Rechtspraak
Uitspraakdatum
07-10-2013
ECLI
ECLI:NL:TADRSHE:2013:93
Zaaknummer
ZWB 55-2013
Inhoudsindicatie
Niet gebleken dat verweerder zich in hoedanigheid van deken zodanig heeft gedragen dat het vertrouwen in de advocatuur is geschaad.
Inhoudsindicatie
Verzet ongegrond.
Uitspraak
Beslissing van 7 oktober 2013
in de zaak ZWB 55 - 2013
naar aanleiding van het verzet tegen de beslissing van de voorzitter van de raad van discipline van 22 maart 2013 op de klacht van:
A
klager
tegen:
B
verweerder
1 Verloop van de procedure
1.1 Bij brief aan de raad van 20 februari 2013 met kenmerk K , door de raad ontvangen op 21 februari 2013, heeft de deken van de Orde van Advocaten in het arrondissement ZWB de klacht ter kennis van de raad gebracht.
1.2 Bij beslissing van 22 maart 2013 heeft de (plaatsvervangend) voorzitter van de raad de klacht als ongegrond afgewezen, welke beslissing op 26 maart 2013 is verzonden aan klager.
1.3 Bij brief van 28 maart 2013 door de raad ontvangen op 3 april 2013, heeft klager verzet ingesteld tegen de beslissing van de voorzitter.
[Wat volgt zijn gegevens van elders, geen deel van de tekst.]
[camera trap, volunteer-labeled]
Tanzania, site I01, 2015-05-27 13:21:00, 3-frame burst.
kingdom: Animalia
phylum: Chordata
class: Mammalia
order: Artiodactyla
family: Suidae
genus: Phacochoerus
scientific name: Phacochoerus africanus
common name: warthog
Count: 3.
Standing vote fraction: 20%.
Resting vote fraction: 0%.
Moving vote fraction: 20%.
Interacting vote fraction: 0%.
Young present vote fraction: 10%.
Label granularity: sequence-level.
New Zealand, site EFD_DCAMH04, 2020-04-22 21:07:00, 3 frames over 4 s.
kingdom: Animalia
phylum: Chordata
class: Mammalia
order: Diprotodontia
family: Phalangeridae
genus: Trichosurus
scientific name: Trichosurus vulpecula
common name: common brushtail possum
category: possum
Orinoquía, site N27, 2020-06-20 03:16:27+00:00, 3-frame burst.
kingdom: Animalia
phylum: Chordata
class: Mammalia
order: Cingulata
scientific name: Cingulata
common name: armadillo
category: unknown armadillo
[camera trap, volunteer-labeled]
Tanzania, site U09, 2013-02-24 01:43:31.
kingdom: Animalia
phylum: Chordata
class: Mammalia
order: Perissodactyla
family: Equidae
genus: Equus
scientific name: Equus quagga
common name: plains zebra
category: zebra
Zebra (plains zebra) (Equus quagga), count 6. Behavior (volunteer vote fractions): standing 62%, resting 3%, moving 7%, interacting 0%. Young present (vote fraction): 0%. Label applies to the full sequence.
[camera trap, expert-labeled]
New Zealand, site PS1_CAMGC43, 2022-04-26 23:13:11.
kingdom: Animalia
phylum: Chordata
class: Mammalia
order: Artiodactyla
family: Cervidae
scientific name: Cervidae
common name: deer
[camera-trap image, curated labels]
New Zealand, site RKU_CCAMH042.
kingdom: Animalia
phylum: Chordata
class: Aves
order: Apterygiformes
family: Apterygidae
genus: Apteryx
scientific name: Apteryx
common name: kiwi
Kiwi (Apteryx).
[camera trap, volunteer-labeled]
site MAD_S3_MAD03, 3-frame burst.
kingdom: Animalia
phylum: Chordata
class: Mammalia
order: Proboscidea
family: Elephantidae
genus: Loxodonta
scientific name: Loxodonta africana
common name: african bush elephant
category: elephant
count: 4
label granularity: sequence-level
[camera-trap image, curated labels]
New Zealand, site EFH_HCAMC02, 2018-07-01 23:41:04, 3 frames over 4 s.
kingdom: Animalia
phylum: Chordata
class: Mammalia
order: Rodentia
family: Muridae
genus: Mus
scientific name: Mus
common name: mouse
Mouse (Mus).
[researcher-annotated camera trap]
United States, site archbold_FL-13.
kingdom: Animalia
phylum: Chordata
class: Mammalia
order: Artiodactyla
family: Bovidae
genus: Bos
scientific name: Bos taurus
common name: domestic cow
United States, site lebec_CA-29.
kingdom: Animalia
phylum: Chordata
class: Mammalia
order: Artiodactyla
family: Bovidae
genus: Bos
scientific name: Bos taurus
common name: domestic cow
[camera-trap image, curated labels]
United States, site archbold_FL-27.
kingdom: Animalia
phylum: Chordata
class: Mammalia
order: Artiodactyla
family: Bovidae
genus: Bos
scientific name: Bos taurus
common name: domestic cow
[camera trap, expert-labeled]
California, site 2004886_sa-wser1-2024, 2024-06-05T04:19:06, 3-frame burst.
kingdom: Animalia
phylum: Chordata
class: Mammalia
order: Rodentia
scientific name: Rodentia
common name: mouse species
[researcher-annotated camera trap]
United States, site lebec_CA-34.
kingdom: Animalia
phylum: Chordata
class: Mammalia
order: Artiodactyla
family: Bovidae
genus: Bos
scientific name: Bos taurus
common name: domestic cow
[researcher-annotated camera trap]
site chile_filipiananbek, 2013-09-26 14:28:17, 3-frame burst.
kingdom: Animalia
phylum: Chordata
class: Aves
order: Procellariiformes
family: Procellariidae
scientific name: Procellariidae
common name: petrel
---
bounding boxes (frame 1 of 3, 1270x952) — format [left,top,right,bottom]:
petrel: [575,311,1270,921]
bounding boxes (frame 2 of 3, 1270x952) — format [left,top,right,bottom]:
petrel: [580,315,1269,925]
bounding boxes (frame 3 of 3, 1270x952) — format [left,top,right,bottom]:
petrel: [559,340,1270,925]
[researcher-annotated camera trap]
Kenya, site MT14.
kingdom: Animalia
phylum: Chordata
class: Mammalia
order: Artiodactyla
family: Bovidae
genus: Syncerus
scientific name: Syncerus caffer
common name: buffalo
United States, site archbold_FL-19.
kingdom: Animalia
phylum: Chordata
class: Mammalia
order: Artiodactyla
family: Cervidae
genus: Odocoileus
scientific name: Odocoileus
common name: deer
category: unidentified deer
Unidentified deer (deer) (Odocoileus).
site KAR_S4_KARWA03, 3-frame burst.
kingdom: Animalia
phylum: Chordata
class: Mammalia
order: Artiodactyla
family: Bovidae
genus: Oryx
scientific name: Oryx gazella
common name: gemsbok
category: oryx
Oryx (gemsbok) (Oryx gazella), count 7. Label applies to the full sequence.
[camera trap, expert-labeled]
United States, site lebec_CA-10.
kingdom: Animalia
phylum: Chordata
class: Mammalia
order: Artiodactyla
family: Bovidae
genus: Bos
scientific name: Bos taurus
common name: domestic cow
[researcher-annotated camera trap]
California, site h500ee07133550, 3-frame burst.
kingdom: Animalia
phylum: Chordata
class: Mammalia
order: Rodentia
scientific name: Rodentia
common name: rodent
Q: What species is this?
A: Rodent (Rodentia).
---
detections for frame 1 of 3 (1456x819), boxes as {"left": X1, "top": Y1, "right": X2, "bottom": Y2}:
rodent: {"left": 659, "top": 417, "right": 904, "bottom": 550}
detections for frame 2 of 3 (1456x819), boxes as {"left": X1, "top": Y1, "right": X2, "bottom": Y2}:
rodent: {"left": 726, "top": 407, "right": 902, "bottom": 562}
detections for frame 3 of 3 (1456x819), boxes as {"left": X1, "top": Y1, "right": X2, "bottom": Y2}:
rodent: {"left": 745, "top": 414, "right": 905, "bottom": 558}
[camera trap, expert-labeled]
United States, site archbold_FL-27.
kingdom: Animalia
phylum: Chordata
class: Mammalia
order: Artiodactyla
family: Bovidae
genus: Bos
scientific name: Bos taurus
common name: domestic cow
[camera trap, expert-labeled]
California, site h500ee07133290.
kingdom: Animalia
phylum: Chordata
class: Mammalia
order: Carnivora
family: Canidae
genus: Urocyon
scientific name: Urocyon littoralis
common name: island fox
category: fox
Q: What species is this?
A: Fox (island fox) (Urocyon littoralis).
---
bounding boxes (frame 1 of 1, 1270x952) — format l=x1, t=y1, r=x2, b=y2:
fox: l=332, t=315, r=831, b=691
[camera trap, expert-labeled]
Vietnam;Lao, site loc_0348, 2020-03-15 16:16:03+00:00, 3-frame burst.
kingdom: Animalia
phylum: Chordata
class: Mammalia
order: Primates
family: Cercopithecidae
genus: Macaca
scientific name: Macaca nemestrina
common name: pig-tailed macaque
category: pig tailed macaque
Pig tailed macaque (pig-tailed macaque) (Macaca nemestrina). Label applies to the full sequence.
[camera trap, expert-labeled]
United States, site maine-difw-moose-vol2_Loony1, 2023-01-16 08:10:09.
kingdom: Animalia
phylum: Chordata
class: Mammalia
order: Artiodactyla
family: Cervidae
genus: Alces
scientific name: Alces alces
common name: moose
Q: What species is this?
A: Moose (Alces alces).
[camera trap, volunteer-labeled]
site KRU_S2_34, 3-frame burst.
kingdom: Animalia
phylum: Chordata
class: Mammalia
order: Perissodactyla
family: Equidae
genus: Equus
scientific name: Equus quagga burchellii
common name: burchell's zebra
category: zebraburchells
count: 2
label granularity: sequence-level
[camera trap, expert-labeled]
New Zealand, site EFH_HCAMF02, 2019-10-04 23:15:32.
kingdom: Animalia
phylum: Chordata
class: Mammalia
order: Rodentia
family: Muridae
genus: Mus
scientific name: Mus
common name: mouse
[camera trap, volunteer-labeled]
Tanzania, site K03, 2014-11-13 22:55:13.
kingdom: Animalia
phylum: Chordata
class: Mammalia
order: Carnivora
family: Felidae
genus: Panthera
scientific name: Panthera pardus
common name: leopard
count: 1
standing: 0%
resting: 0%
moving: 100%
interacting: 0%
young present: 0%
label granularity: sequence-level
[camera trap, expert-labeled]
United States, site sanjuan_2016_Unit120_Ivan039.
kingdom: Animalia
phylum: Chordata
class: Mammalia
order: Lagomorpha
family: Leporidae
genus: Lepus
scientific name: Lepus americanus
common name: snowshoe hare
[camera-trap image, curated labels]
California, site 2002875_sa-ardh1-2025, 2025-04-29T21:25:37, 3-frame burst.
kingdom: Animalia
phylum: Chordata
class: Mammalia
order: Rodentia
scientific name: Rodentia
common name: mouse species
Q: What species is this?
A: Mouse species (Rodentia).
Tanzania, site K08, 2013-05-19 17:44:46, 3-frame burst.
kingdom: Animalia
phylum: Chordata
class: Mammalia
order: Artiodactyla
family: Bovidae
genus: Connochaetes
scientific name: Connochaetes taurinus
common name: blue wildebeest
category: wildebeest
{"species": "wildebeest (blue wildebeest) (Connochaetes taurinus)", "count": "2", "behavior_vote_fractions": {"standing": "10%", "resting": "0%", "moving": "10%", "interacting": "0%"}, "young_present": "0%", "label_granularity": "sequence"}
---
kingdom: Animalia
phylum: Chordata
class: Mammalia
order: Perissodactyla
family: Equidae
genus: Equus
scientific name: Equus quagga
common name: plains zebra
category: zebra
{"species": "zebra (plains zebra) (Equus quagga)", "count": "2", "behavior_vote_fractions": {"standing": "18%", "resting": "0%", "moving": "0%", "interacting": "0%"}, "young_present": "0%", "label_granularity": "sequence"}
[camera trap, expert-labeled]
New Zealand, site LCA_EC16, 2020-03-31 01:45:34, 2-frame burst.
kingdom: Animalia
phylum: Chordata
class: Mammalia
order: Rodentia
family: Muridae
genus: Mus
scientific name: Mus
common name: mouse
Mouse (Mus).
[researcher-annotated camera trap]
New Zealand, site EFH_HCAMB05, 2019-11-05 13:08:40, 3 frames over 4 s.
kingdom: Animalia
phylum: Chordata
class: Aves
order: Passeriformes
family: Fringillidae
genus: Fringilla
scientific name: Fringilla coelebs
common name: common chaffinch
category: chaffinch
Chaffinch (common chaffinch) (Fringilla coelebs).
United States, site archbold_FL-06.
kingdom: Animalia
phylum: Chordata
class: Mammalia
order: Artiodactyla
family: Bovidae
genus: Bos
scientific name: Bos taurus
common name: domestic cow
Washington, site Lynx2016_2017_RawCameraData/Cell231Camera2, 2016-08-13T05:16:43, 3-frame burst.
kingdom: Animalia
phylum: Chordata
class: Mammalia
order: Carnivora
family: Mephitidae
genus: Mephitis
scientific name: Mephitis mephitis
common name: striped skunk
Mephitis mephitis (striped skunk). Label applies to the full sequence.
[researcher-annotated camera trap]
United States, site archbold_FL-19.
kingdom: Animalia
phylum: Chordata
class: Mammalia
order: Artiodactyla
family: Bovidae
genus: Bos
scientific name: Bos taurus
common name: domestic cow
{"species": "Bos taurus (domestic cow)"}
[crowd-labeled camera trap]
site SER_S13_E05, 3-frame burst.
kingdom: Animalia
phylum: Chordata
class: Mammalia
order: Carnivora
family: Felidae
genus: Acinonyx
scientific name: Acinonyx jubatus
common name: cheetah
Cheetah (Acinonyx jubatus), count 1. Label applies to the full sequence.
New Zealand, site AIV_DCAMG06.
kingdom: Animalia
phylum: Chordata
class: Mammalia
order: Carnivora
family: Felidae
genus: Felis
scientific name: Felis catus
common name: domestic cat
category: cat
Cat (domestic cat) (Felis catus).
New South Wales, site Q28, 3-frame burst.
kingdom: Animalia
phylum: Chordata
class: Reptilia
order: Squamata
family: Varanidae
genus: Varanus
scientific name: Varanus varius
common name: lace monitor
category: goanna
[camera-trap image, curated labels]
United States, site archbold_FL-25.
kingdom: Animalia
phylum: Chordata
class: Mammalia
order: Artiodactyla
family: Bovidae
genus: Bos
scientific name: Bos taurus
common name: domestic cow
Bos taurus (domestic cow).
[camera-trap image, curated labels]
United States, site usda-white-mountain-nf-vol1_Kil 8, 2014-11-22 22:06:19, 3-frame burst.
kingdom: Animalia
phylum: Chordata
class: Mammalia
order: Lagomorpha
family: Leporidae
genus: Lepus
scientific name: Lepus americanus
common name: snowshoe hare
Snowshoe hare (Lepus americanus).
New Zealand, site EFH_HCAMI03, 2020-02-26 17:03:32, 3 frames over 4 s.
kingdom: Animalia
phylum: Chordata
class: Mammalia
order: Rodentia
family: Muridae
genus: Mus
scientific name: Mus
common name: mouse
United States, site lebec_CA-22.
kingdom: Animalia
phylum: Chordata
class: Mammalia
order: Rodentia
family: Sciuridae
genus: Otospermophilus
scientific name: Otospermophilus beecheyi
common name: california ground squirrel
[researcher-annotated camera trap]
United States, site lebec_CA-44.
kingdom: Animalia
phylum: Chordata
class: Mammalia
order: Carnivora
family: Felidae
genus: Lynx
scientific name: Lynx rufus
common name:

1.4 Het verzet is behandeld ter zitting van de raad van 26 augustus 2013 in aanwezigheid van klager. Verweerder heeft de raad bij brief dd. 20 augustus 2013 bericht verhinderd te zijn de mondelinge behandeling bij te wonen. Van de behandeling is proces-verbaal opgemaakt.
1.5 De raad heeft kennisgenomen van:
- de beslissing van de voorzitter waarvan verzet en van de stukken waarop
de beslissing blijkens de tekst daarvan is gegeven;
- het verzetschrift van klager d.d. 28 maart 2013 ;
- brief van verweerder d.d. 20 augustus 2013.
2 FEITEN
Voor de beoordeling van de klacht en het verzet wordt, gelet op de stukken en hetgeen ter zitting is verklaard, uitgegaan van de door de voorzitter in zijn beslissing van 22 maart 2013 vastgestelde feiten.
3 KLACHT EN VERZET
3.1 De klacht houdt, zakelijk weergegeven, in dat verweerder tuchtrechtelijk verwijtbaar heeft gehandeld als bedoeld in artikel 46 van de Advocatenwet doordat:
verweerder bij de afhandeling van de klacht tegen deken X niet is ingegaan op de klacht dat deken X bij de afhandeling van de klacht tegen mr. Y. de wettelijke termijn voor klachtafhandeling met ruim twee maanden heeft overschreden.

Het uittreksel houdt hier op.